13

「センセー! 由良さん。ごめんっ! ごめんなさい。もうしないからっ!」
 笑い続ける橘を抱き起こし、渾身の力で抱き締めて建機は謝った。
「たっくん?」
 壊れたレコードのように『ごめんなさい』を繰り返す建機の背中に、橘は腕を回した。
「どうして泣いてるの? たっくんは僕に謝らなきゃならないような悪いことをしたの?」
 小さい頃と同じように、橘は建機を抱き締めた。
「由良・・さん・・・?」
「たっくんは僕を好きで抱いてくれたんじゃないの?」
 橘の言葉に建機は目を瞠った。
「い・・いや・・あの、それは・・・」
「あの頃の約束は忘れてしまったけど、また新たに僕のことを好きになってくれたんだと思ってたのに、違うの?」
「由良さん・・・」
 畳み掛けるような橘の言葉に、建機は絶句してしまった。
「あの頃の約束に縛られて、この年まで恋人も作らずに清く正しい生活してきたんだ・・」
 橘は腕を解くと、建機の目をまっすぐに見つめた。
「だから、責任取ってもらうよ」
 脅迫者は妖艶な笑みを浮かべると、唖然としている建機にうっとりと口づけた。
 そして。
 開き直った橘は容赦なく、建機はなけなしの過去のあれこれを、洗いざらい白状させられた。


「ぎゃはははははっ! 完璧尻の下に敷かれてやんの!」
 翌日、魂が半分抜けた状態のままの建機が報告すると、範義は建機の肩をバンバン叩き、椅子から転げ落ちる勢いで大笑いした。
 建機は憮然とした表情ながらも、モンモンと悩んでいた頃と比べて、顔色が数段によくなっていた。
「ま、幸せならイイんじゃねーの?」
 範義なりに祝福してくれているとわかる。建機は同性愛に転んだ自分を見捨てないでいてくれる親友の存在をありがたいと思った。

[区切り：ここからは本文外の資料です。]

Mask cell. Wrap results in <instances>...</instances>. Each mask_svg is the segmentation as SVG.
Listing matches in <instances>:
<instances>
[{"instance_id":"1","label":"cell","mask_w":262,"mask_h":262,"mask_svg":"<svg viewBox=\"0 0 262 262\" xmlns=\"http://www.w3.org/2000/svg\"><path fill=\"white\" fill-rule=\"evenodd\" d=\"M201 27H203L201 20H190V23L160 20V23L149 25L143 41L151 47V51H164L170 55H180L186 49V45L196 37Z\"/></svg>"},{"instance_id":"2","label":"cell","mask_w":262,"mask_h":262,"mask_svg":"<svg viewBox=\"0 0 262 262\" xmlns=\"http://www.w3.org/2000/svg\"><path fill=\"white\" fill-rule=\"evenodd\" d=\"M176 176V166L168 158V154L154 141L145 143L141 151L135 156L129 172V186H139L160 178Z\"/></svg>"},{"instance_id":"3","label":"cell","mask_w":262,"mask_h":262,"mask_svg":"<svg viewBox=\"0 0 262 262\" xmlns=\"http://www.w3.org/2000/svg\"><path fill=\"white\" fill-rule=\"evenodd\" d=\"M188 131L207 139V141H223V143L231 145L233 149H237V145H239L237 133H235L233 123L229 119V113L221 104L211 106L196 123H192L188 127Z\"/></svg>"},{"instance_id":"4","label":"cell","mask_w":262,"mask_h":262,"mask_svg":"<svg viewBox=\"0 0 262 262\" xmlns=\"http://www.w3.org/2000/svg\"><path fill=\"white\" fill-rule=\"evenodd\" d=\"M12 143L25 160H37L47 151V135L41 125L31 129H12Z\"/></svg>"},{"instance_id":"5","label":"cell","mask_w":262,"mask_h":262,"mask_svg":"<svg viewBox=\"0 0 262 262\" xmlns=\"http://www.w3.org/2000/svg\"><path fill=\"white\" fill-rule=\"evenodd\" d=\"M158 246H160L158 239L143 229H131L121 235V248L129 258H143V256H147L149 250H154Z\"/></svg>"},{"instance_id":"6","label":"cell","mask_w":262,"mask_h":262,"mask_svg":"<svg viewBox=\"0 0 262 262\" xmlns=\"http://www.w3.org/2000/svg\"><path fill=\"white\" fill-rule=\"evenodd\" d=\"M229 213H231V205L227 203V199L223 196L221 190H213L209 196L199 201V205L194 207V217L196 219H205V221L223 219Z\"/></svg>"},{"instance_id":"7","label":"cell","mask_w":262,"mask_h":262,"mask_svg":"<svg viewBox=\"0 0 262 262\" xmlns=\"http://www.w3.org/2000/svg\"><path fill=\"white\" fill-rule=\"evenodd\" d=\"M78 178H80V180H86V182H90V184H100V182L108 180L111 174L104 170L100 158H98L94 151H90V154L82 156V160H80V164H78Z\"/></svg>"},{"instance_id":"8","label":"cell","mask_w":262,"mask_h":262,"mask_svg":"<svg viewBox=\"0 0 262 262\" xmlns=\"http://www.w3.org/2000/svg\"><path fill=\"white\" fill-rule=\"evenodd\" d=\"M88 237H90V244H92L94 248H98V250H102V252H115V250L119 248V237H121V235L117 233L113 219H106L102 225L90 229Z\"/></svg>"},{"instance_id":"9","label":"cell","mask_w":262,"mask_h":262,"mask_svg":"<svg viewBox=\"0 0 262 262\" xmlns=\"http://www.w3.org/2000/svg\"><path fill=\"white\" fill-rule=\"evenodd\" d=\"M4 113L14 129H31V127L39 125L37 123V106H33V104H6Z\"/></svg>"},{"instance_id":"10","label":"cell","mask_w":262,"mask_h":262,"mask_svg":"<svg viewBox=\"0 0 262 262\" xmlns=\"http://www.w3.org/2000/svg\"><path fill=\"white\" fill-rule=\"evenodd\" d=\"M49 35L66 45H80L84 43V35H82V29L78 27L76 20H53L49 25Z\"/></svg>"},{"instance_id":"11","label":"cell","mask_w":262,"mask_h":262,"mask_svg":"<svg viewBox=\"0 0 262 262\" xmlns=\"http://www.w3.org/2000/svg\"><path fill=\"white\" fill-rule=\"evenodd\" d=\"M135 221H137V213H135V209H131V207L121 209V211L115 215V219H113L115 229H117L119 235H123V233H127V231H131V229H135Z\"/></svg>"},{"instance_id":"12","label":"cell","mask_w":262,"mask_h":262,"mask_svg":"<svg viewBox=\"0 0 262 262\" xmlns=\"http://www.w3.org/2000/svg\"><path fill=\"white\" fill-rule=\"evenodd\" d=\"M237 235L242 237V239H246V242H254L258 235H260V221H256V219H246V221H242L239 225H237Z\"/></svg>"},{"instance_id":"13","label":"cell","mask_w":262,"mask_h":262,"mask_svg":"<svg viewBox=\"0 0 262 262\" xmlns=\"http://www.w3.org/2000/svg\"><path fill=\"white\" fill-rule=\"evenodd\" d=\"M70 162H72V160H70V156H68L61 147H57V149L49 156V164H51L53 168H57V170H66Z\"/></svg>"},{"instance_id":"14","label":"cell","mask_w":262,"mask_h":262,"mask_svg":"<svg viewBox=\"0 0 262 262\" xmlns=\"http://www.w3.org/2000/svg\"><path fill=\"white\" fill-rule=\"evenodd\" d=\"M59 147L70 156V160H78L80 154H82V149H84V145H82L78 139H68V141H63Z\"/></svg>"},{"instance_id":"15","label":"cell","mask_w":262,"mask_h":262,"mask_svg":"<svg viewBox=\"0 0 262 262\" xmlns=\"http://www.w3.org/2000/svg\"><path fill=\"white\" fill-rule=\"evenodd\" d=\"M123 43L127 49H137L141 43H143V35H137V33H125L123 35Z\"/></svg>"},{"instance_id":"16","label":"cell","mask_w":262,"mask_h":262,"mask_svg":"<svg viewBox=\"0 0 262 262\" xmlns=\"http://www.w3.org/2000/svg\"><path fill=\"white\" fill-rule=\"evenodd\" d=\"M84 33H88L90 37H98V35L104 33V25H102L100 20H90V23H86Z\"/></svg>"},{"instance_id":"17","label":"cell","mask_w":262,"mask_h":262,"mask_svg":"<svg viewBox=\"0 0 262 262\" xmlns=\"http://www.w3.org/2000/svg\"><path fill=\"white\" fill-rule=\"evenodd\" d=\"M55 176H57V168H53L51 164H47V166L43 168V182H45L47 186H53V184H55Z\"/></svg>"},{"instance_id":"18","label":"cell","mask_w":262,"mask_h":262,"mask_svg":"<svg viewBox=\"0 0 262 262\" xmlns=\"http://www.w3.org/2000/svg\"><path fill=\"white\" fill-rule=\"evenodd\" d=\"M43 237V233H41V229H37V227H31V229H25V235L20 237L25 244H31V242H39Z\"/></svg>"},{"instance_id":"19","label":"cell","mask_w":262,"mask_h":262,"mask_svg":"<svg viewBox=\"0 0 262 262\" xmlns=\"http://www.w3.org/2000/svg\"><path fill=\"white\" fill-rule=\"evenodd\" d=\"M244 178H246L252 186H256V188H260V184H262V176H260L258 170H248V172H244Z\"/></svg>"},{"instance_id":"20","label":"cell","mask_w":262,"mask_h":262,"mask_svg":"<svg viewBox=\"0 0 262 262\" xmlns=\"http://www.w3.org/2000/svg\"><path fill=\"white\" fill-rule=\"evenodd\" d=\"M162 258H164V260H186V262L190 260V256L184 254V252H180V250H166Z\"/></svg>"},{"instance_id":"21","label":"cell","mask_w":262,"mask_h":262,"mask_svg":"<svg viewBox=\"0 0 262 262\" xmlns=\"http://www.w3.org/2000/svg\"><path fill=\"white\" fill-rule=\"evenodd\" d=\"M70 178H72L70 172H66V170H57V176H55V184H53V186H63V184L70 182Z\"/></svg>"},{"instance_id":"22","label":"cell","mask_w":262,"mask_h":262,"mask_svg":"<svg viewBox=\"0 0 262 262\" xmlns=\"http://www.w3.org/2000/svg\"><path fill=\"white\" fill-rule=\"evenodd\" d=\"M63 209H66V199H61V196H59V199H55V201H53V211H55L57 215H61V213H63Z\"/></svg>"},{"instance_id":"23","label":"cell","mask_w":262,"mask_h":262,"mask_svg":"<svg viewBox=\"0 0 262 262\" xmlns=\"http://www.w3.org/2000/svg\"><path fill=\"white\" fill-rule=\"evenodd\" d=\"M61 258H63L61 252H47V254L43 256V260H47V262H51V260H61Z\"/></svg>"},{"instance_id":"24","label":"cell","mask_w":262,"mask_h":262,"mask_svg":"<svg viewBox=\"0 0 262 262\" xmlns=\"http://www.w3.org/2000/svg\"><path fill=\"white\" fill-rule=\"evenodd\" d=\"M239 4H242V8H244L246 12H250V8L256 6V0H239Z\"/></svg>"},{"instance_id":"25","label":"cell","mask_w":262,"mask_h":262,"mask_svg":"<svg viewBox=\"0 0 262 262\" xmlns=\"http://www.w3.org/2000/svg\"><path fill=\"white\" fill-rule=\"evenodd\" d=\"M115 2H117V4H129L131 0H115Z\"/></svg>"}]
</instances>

 恋人になる条件は、範義以外の誰にも二人の関係がバレないようにすること。
 橘の言い分はもっともで、建機は頷いた。
「どうせ俺が卒業するまでのことだし」
 家族には記憶が戻ったということにして、週末毎に建機は遠藤邸に入り浸っている。
 華子は孫が一人増えたと喜んでいるが、橘は少し後ろめたいと思っていた。

「教えて、センセー・・ここ、イイ?」
 そして、今週末も華子の手料理をたらふくご馳走になった後、橘の部屋でみだらな授業に及んでいた。
「やめっ・・あぁっ・・・」
 身体の奥深くを建機の指で探られて、橘は甘い声を上げた。
「あぁ・・・ココなんだね。これでまたひとつセンセーのイイところは覚えたから、これからはいつもいつもココをいじってあげるね」
 建機はそう言いながらなぶり続け、橘の身体が弾むのを楽しんでいた。
「バッ・・・バカ!」
 橘は涙目で抗議したが、建機の劣情を煽るだけだった。
「あんまりいじわるして嫌われたらイヤだから、そろそろセンセーの欲しいモノあげるね」
 建機はそう言って全裸になると、中心でそそり立っているモノを橘に見せつけた。
「たっ・・・たっくんっ!」
 怯えたような表情で悲鳴を上げる橘にかまわずに、今まで時間をかけてほぐしていた蕾にゆっくりと押し入った。
「あ・・・あぁっ・・・」
 挿入の瞬間は、いつも息が詰まるような気がする。橘は建機の背中にギュッとしがみついた。